Insulting? Are you kidding me? What is going on here?

In my humble opinion, this condemnation of the egg freezing benefit is cynical and ridiculous. Why can't we just be grateful for companies wanting to offer coverage of an expensive out-of-pocket healthcare procedure and, even more importantly, provide women with more options about what to do with their bodies?

First off, let's talk about the biological reality of fertility. Men do not suffer the same constraints on childbearing as do women. Period. Men can have a family whenever they like, waiting until they're 40, 50 or even 60 to have children. Women do not have that same luxury given the hard fact that their fertility steeply declines after age 35. Offering women the option -- not requiring or even recommending it, but just saying, hey, we'll pay for this $10-$12,000 procedure up to $20,000 -- gives employees of these companies a choice to wait. This is great news!
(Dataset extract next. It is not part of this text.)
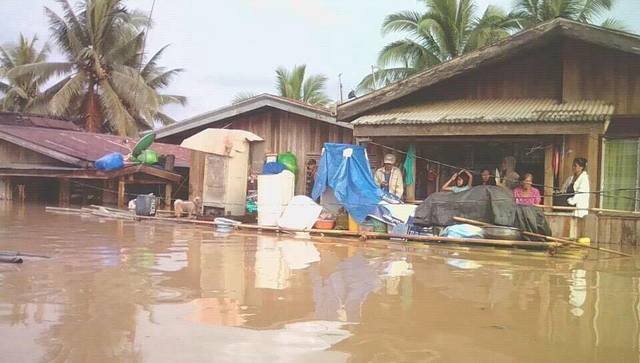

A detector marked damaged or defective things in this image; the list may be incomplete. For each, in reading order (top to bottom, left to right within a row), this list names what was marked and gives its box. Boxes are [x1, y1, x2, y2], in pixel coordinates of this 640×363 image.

rusty metal roof [350, 99, 616, 126]
rusty metal roof [0, 125, 190, 169]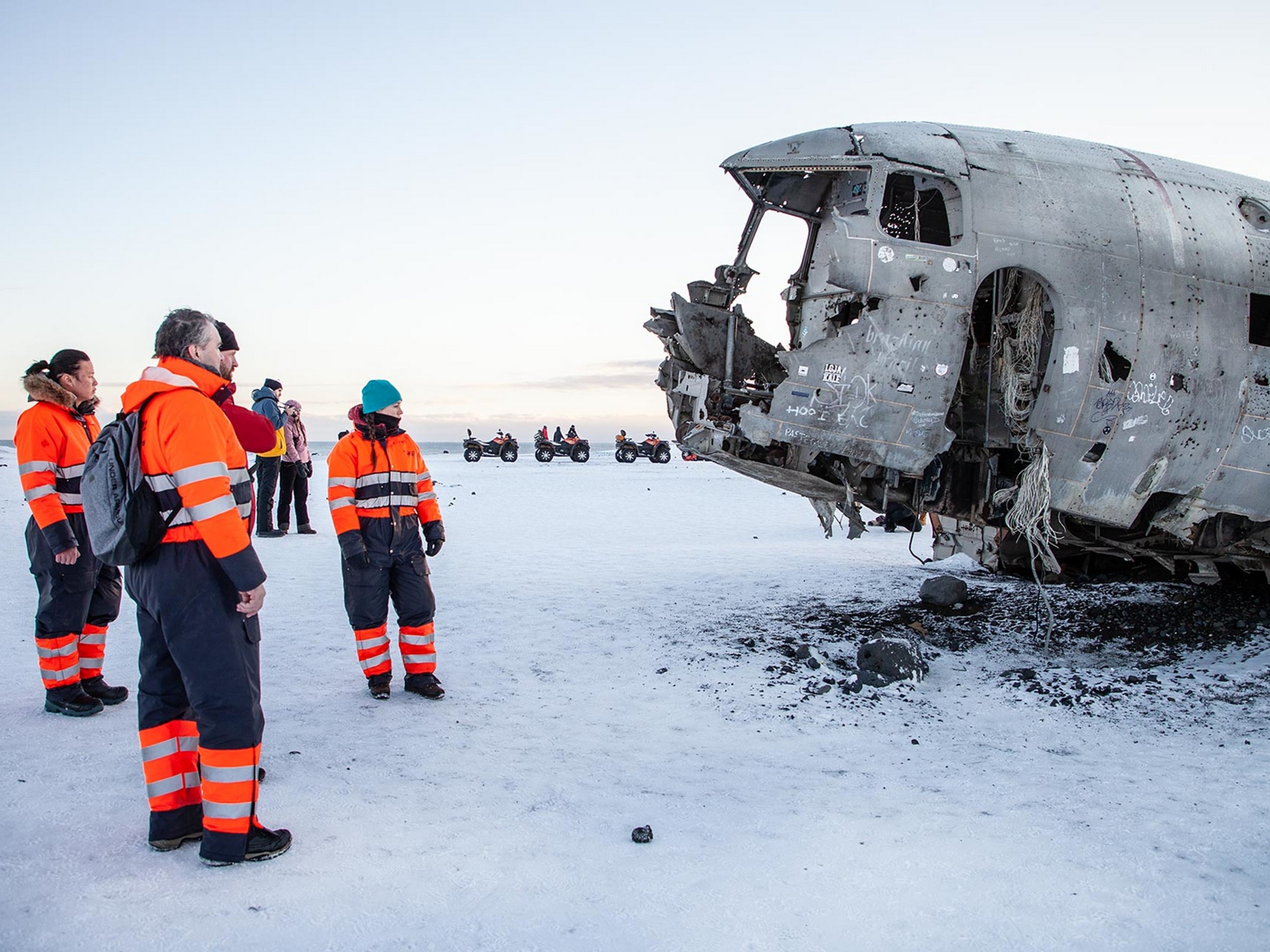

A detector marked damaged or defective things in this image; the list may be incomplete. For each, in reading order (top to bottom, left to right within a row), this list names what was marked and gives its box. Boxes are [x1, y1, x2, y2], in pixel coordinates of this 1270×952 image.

Second, let's discuss the idea that these selfish corporations are sending a message to their employees about not having kids because they "want their most productive years." This is a completely irrational argument given that these very same companies have for years paid for multiple rounds of IVF, surrogates, adoption and other expensive pro-childbearing medical procedures and practices! Furthermore, Facebook, for instance, offers four months of paid parental leave, which is pretty great for America (if not compared to Europe). Both companies have on-site healthcare, and Facebook subsidizes daycare. So are you really going to try to argue that the companies don't support employees having families?
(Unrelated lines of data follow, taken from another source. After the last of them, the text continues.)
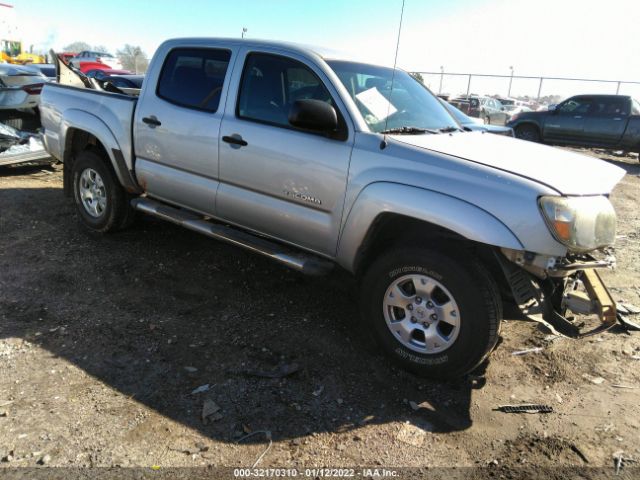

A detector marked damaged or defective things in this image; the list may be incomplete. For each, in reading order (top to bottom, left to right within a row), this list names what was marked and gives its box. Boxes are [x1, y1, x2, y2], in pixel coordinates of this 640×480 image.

damaged front end [500, 248, 620, 338]
damaged bumper [500, 248, 620, 338]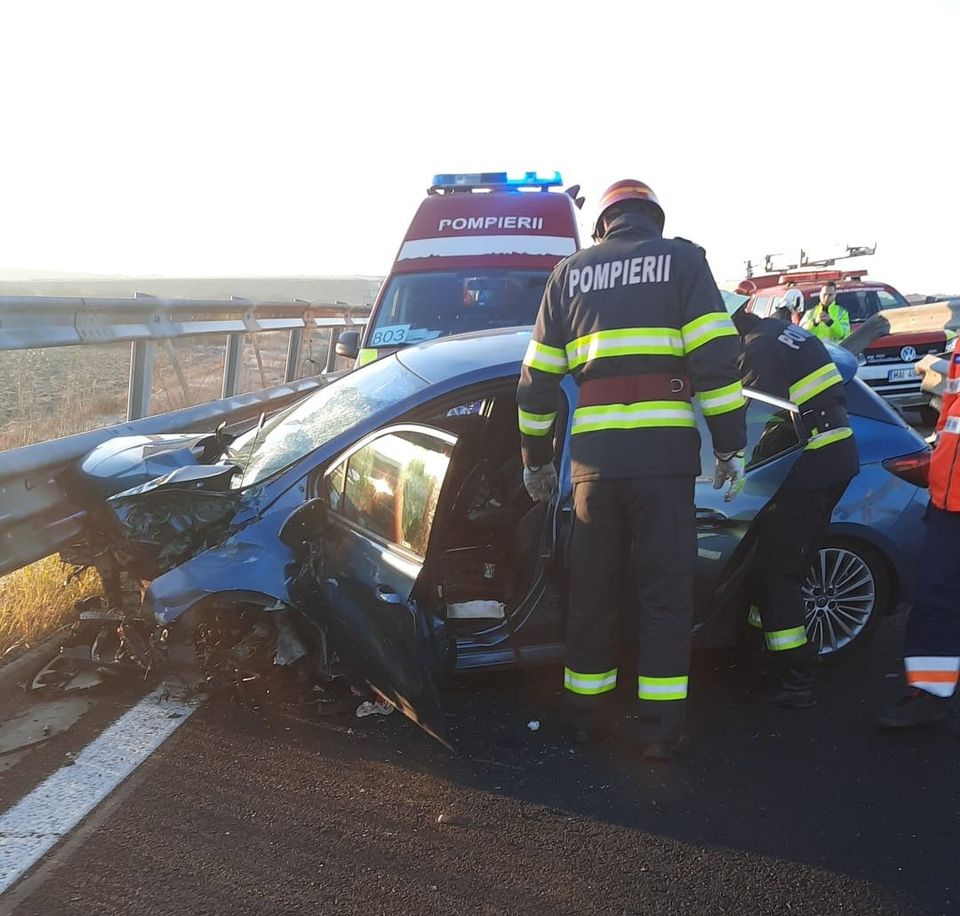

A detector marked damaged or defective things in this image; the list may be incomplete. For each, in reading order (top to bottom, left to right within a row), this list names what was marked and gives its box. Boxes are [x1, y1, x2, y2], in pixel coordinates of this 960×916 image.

wrecked blue car [52, 330, 928, 744]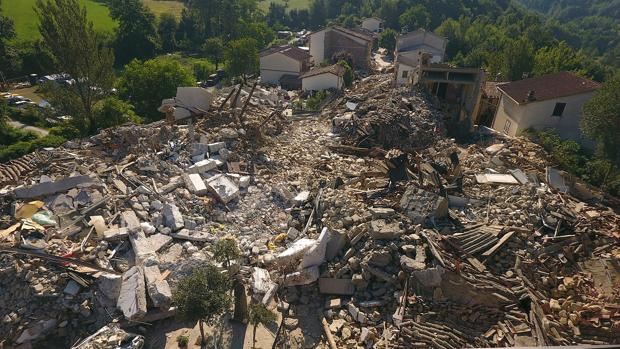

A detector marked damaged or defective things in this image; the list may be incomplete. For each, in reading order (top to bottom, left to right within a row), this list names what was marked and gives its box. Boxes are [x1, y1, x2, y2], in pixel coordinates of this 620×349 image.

damaged house [260, 44, 312, 89]
damaged house [308, 26, 372, 70]
damaged house [394, 29, 448, 85]
damaged house [490, 71, 600, 145]
broken concrete slab [13, 175, 99, 200]
broken concrete slab [182, 172, 208, 194]
broken concrete slab [207, 174, 239, 204]
broken concrete slab [162, 203, 184, 232]
broken concrete slab [116, 266, 147, 320]
broken concrete slab [145, 264, 173, 308]
broken concrete slab [320, 278, 354, 294]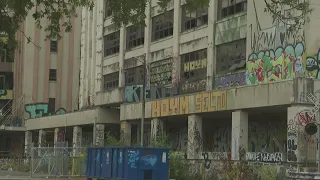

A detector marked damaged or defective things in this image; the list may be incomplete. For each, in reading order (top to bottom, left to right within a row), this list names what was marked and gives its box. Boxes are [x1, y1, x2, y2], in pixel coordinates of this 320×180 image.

broken window [104, 30, 120, 56]
broken window [126, 25, 145, 49]
broken window [152, 10, 174, 41]
broken window [181, 6, 209, 32]
broken window [216, 38, 246, 74]
broken window [219, 0, 246, 19]
broken window [124, 65, 144, 86]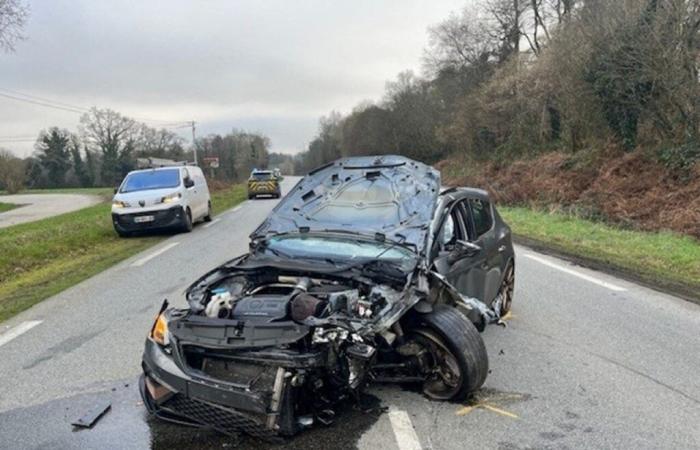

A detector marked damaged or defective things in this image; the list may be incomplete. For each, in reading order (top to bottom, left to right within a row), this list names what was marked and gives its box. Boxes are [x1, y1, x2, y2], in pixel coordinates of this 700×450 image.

severely damaged black car [141, 155, 516, 440]
shattered windshield [262, 236, 416, 268]
crumpled hood [250, 155, 438, 253]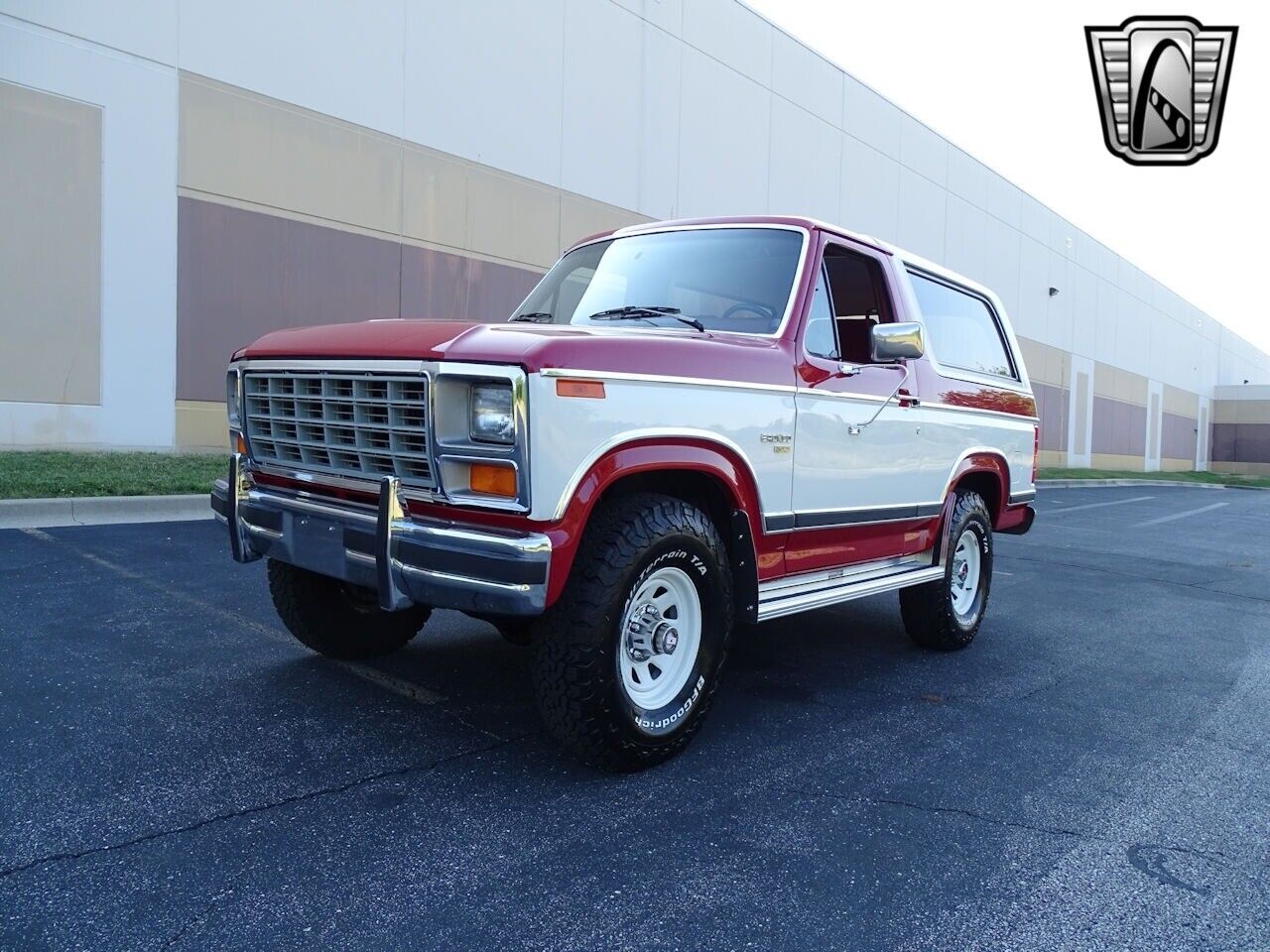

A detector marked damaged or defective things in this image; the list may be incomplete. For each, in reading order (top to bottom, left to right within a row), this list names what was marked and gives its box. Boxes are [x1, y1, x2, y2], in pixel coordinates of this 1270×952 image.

If I were as young as 25 years old, not to mention over 30, and working at Apple or Facebook, and I knew that I wanted a family but wouldn't be ready to start one in the next few years because either a) I was enjoying my work too much or b) I hadn't found the right partner or c) I just wasn't there yet for whatever reason... I would definitely take advantage of this new policy and freeze my eggs. I mean, why not?

I did, in fact, freeze my eggs at age 37 when I found myself panicked about not being able to have kids. And it wasn't because of work, as so many of these articles seem to suggest. The only reason I was waiting was because I hadn't created the life I wanted with a loving, committed partner. So I paid for the egg freezing out of my own pocket -- and I would have loved to have an employer cover the expenses for me. Just six months later, freed from the anxiety and stress of "the ticking clock," I united with the love of my life. We were married and trying to get pregnant just six months after that.
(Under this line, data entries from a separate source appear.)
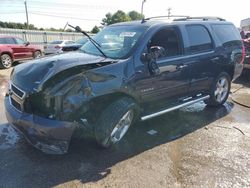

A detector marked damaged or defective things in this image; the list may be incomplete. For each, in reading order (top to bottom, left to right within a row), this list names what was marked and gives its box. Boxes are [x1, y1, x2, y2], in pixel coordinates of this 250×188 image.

crumpled hood [11, 51, 108, 92]
damaged front end [4, 51, 119, 154]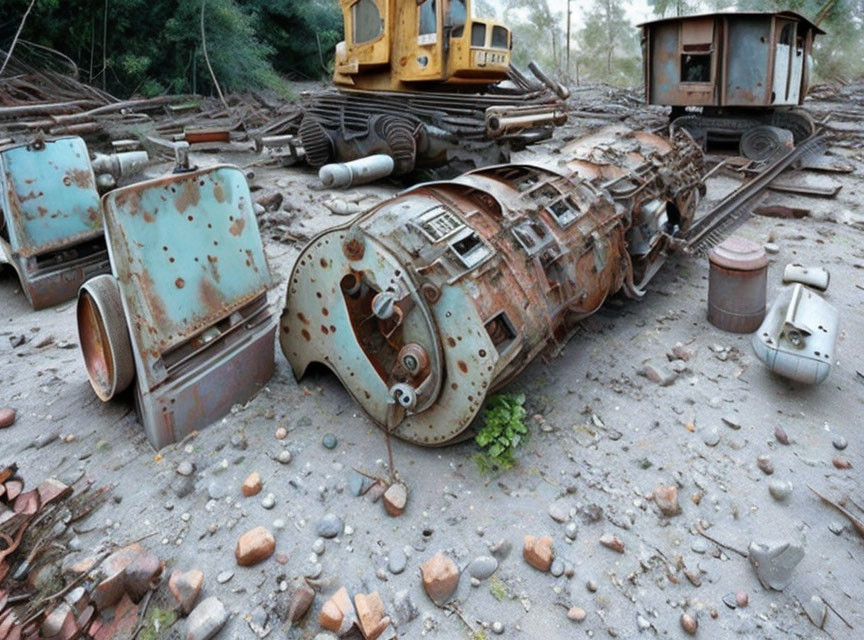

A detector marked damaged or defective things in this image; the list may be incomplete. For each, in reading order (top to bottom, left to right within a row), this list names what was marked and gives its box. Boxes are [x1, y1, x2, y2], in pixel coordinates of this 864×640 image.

rusted metal machine [296, 0, 568, 175]
rusted metal machine [640, 11, 824, 161]
rusted turquoise metal cabinet [0, 136, 109, 308]
rusted metal machine [0, 137, 109, 310]
rusted sheet metal [0, 136, 111, 308]
rusted metal machine [77, 165, 276, 450]
rusted turquoise metal cabinet [77, 165, 276, 450]
rust stain [176, 179, 202, 214]
rusted sheet metal [100, 162, 278, 448]
rust stain [228, 216, 245, 236]
rusted metal machine [280, 125, 704, 444]
rusted sheet metal [280, 125, 704, 444]
rusted barrel lid [708, 238, 768, 272]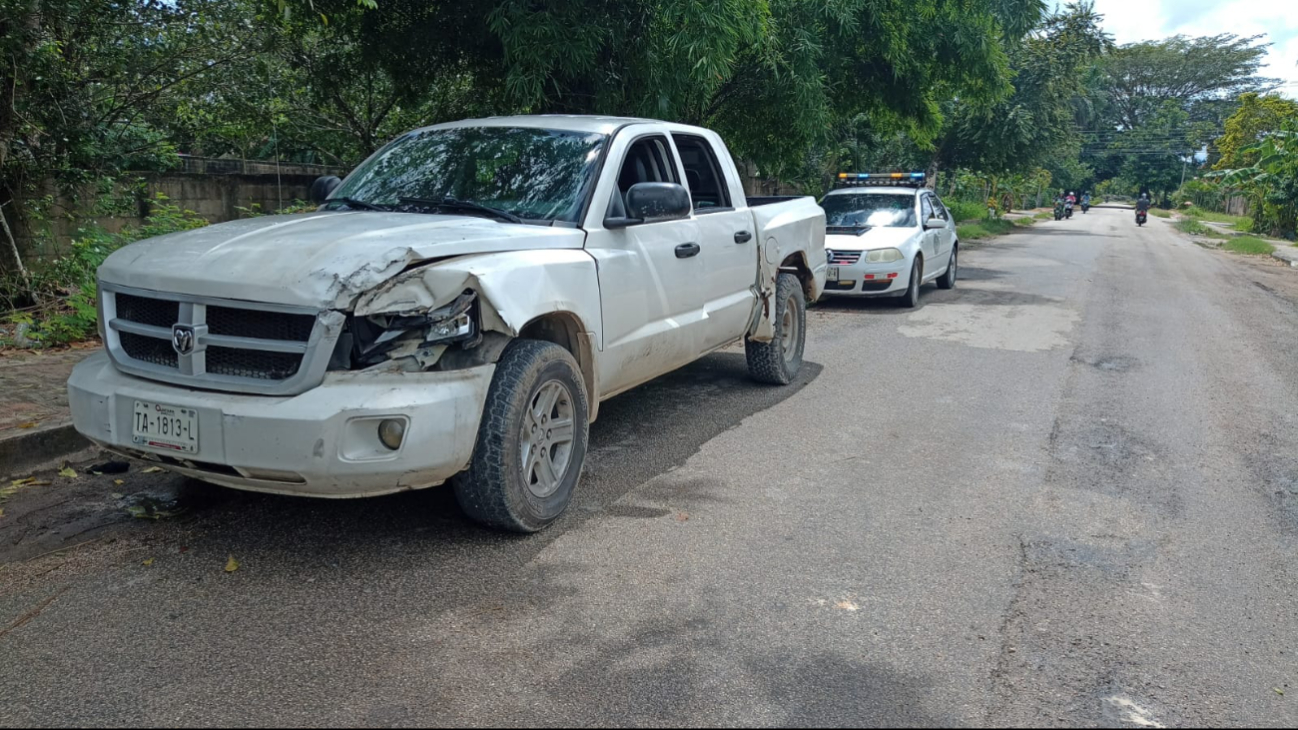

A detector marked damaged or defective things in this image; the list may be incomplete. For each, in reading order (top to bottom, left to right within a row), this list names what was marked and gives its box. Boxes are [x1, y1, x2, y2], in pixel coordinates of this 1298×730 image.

crumpled front bumper [71, 350, 496, 498]
damaged white pickup truck [68, 115, 820, 528]
cracked asphalt road [2, 208, 1296, 724]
While it didn't work out for me to use those frozen eggs due to exceptional circumstances, I nevertheless have recommended the procedure to dozens of women because it significantly improves your chances of getting pregnant with your own biological children down the road and because it offers you control -- a way to give yourself the gift of more time.

Again: This egg freezing coverage isn't an order coming from Silicon Valley corporations... It is a just an option. But one that, if you know you want to be a mom, is definitely worth considering and appreciating. What's the controversy in that?